Ce qui agace le lecteur, c'est que Marcu, dans son livre, ne cesse d'éviter les dates: quand, par exemple, ont eu lieu les affrontements militaires entre Florence et Pise? Quand Machiavel a-t-il rencontré à Bozen/Bolzano l'Empereur Maximilien? Le livre de Marcu n'est pas un livre d'histoire ou d'historiographie mais un gigantesque gobelin multicolore, sur lequel semblent s'agiter de nombreuses figures actives, agissantes, qui se trompent et se mentent mutuellement. La trame s'y perd dans une sorte de pointillisme. Un observateur de l'époque l'aurait peut-être aussi perçue de cette façon. D'une époque mouvementée, il nous reste effectivement toujours l'impression d'un mouvement incessant, d'une énergie inépuisable, d'une absence totale de scrupules, d'une fébrilité et d'une avidité chez des individus qui s'accrochent dé­sespérément aux basques du manteau de Dame Fortune. Chez ces hommes, in imo pectore, une lutte fait rage et elle trouve son terrain de concrétisation dans le “monde extérieur”. Ce gobelin n'est peut-être pas toute la renaissance, dont la seule réalité est ici l'individu, et l'ombre apaisante de Jacob Burckhard pourra tomber aussi souvent qu'elle le veut sur ce livre, dont l'auteur surestime le sens du réel chez ses héros et oublie que l'œuvre de Machiavel contient une forte dose d'esthétisme et de style; Guichardin (Guicciardini) est supérieur quand il s'agit de procéder à une analyse concrète de la situation. Cela, il faut le savoir.
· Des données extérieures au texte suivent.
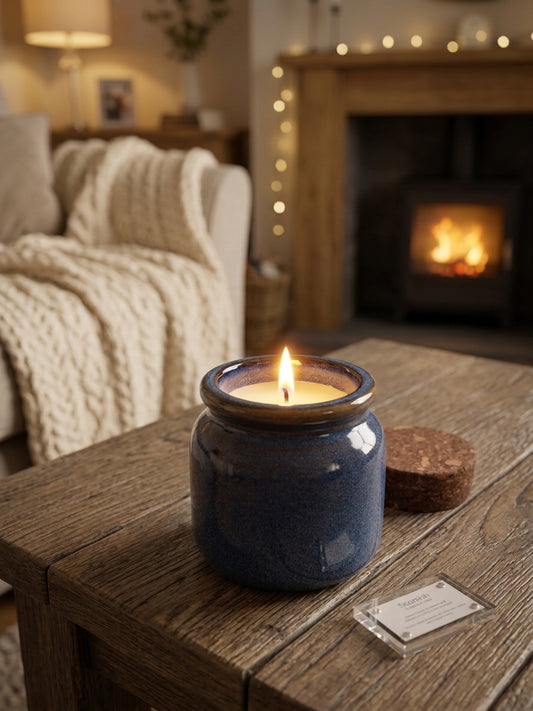 Mottled Glaced Blue Candle Jars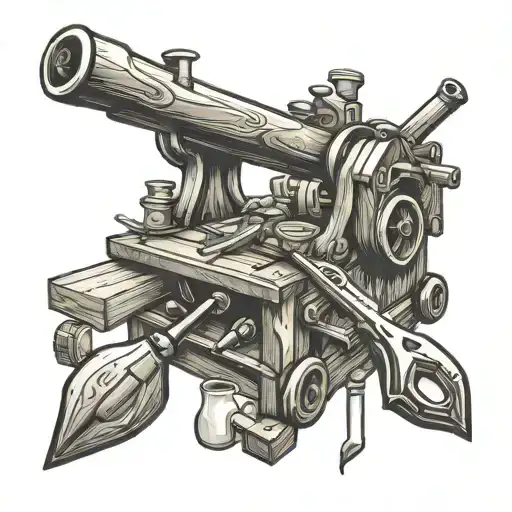 Carpenter tools forming tattoo design idea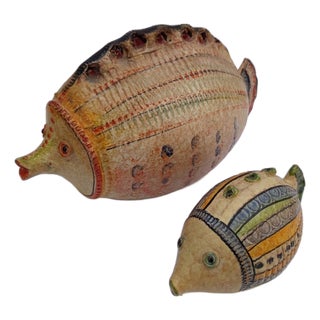 Vintage Fish Sculptures in Ceramic, 1970s, Set of 2 For Sale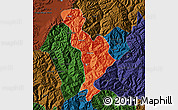 Political Map of Thimphu, darken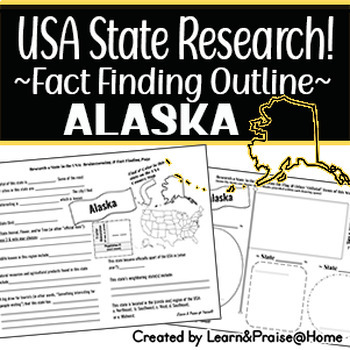 Preview of ALASKA State Research Report: Brainstorm & Fact Page Outline | SOCIAL STUDIES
Mais la réalité est là quand l'impressionant talent de Marcu s'exprime dans des phrases souvent bien balancées: “Tout pouvoir juste doit avoir la possibilité de se laver les mains en toute innocence”. Ou: “Comme Piero Medici n'existait plus, on n'avait plus besoin de son ami Savonarole”. Ou encore: “La ré­volte de Pise est la révolte imprévue d'un musée, où le souvenir s'est mué en volonté et en action”. Ou: “Cette politique, qui pourrait servir de paradigme de fausseté et de duplicité, n'est que la preuve d'une grande faiblesse”. Enfin: “Toute société qui perd la volonté de tuer avec légèreté de cœur, doit, indépen­damment de la fausseté ou de la justesse de la politique qu'elle mène, tomber en décadence. Les formes sophistiquées de production, l'intensité des communications en économie, le raffinement des arts, de la philosophie et de la poésie, si elles contribuent à faire disparaître les vertus barbares au lieu de les atti­ser, privent la communauté de toute base territoriale”.
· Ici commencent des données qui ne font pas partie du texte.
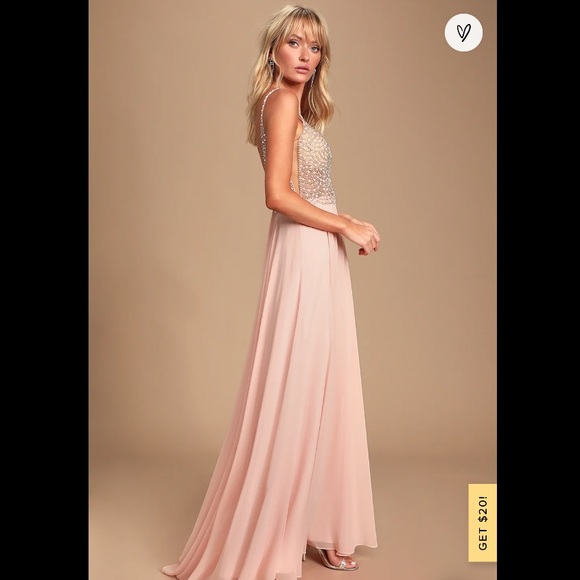 Lulu’s True Love Beaded Rhinestone Maxi Dress - Picture 4 of 7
De telles visions, de tels constats aussi laconiques, fourmillent dans le livre de Marcu. Ils composent en bout de course un florilège machiavelien original: celui d'un écrivain qui a perdu toutes ses illusions, mais dont le miroir, comme celui de son modèle florentin, jettent trop souvent d'aveuglants reflets. Mais mieux vaut trop d'éclat que pas d'éclat.

 

Günter MASCHKE.

Valeriu MARCU, Machiavelli. Die Schule der Macht, Matthes & Seitz, München, 1994, 380 S., DM 46, ISBN 3-88221-795-2.